> [EXTRAIT DU TEXTE]
○ ○ ○

Quand je pense à Rinat, cela m’évoque immédiatement des images de Mr Bean, de chocolat Cadburys et de séances de nettoyage du sol avec ABBA en musique de fond.
Je me souviens des boutiques à un dollar qui vendaient toutes sortes de babioles et de langue française parlée avec des verbes au présent uniquement.
Je me rappelle les surnoms et les épithètes dont elle avait l’habitude de me qualifier : Kalimero, Orinoco, mon bien-aimé.
Que me vient-il d’autre à l’esprit quand je pense à Rinat? Je me rappelle de retrouvailles en Europe, tout particulièrement notre voyage en commun à Berlin, il y a deux ans.
Je me rappelle également une séance de shopping dans laquelle elle nous entraîna, mon père et moi, au Primark, à Londres son lieu de shoppping favori.
Je me rappelle son dévouement envers ma mère pendant de nombreuses années et plus particulièrement pendant les dernières années de ma mère. Et par la suite, son souci des autres, un souci qui ne connaissait point de limites. Elle offrait à ses amis une aide désintéressée, bienveillante et généreuse.
Je revois en face de moi un flot inépuisable d’emails contenant des photos : les garçons à la maison, les garçons à l’école, dans un champ de tulipes, à l’armée … toute la fièrté d’une mère.
Je me souviens d’une photo qu’elle m’avait récemment envoyée, où elle se trouvait à côté d’un Hollandais immense dont la taille gigantesque la rendait encore plus petite ; elle y avait ajouté un commentaire caustique car Rinat savait se moquer d’elle-même.
Mais je me rappelle aussi, quand je pense à Rinat, les visites à l’hôpital Hadassa, dans le service des désordres alimentaires, et je me rappelle sa maladie, l’anorexie qui s’infiltrait dans son esprit et qui rongeait et détruisait tout ce qu’il pouvait y avoir de positif. Je me rappelle ses excuses, ses subterfuges et ses états d’esprit noyés dans l’illogisme, tout ce qui faisait part de sa maladie.
Plus récemment, je me rappelle notre impuissance face à Rinat, que nous chérissions tendrement et profondément ; sous nos yeux, Rinat que nous avions connue si douce et si jeune devenait l’ombre d’elle-même, un « vase brisé ».
Nous éprouvions, chacun à notre manière, une terrible frustration et un terrifiant pressentiment en voyant ainsi sa santé se détériorer. Mais nous avions tous l’espoir que Rinat arriverait à se sauver.

○ ○ ○

> [DONNÉES FOURNIES]
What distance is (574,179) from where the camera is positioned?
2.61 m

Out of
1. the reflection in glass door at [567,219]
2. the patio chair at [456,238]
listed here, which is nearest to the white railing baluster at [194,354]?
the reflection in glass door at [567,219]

○ ○ ○

> [ACTIVITÉ A]
Dans le texte sur Rinat, résumez en quelques lignes le paragraphe qui commence par « Je me rappelle son dévouement » en gardant ses faits principaux.
> [ACTIVITÉ B]
D'après le texte sur Rinat, quel était son lieu de shopping préféré à Londres ?
> [ACTIVITÉ C]
Recopiez un passage du texte sur Rinat : commencez aux mots « Je me rappelle également » et arrêtez-vous après « bienveillante et généreuse. ».
Les enregistrements ne servent à rien ici.

> [CORRIGÉ A]
Rinat s'est dévouée à ma mère pendant de nombreuses années, surtout pendant ses dernières années. Ensuite, elle s'est souciée des autres sans aucune limite. Elle aidait ses amis avec bienveillance et générosité, sans rien attendre en retour.

> [CORRIGÉ B]
Le Primark.

> [CORRIGÉ C]
Je me rappelle également une séance de shopping dans laquelle elle nous entraîna, mon père et moi, au Primark, à Londres son lieu de shoppping favori.
Je me rappelle son dévouement envers ma mère pendant de nombreuses années et plus particulièrement pendant les dernières années de ma mère. Et par la suite, son souci des autres, un souci qui ne connaissait point de limites. Elle offrait à ses amis une aide désintéressée, bienveillante et généreuse.